Download or read book My Uncle Is a Sanitation Worker written by Charmaine Robertson and published by The Rosen Publishing Group, Inc. This book was released on 2016-07-15 with total page 16 pages. Available in PDF, EPUB and Kindle. Book excerpt: Through this book, help your readers learn about community and the part we all play in keeping it clean. Without sanitation workers, our world would be a very different place. Guide early readers through this fascinating book about trash and the important job of sanitation workers.

Book Meet a Sanitation Worker   In Our Neighborhood

Download or read book Meet a Sanitation Worker In Our Neighborhood written by Jodie Shepherd and published by Scholastic Inc.. This book was released on 2021-09-07 with total page 36 pages.

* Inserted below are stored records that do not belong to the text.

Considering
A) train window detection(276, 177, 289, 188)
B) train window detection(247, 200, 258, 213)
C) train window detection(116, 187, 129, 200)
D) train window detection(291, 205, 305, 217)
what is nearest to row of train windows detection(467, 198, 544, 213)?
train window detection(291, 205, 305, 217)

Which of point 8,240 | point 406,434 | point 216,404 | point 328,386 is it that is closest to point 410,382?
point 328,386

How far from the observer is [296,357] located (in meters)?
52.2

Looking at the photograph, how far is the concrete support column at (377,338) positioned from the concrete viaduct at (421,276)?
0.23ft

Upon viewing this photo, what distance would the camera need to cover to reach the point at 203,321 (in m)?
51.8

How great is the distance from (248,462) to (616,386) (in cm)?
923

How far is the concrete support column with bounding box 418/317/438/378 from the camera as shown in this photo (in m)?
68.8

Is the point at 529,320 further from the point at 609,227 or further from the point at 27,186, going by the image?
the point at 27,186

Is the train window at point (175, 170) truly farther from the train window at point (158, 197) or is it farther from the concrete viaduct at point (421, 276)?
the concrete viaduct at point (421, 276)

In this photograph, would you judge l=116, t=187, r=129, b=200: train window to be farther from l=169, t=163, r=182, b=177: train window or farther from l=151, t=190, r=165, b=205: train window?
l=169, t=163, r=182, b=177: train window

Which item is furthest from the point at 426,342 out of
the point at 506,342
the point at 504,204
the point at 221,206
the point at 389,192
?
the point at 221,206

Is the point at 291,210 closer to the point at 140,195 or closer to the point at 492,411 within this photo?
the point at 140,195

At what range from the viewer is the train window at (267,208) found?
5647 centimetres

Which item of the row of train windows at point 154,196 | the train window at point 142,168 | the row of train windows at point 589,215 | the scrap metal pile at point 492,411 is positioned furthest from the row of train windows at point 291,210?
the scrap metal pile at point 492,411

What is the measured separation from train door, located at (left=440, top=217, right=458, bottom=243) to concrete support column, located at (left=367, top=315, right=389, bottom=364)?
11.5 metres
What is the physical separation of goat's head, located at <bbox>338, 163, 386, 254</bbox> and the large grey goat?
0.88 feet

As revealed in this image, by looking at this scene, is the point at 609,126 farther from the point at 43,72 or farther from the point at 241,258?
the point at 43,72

Available in PDF, EPUB and Kindle. Book excerpt: Join Emma and Theo on their adventures as they meet community helpers in their neighborhood! Theo and Emma are doing a class project about sanitation workers—and now they are headed to the recycling center to learn more. Come along as they get a firsthand look at a sanitation worker’s job. Join in the excitement as these fun-loving friends continue to meet a variety of new community helpers and learn the ins-and-outs of their very important jobs. Each story is told from the point of view of either Emma or Theo in an engaging narrative that combines fiction and nonfiction text. Beautiful illustrations and real-life photos contribute to the fun. Add in a detailed map, a Q&A with a community helper, as well as tips and tools, and you've got a series of books that kids won't want to put down!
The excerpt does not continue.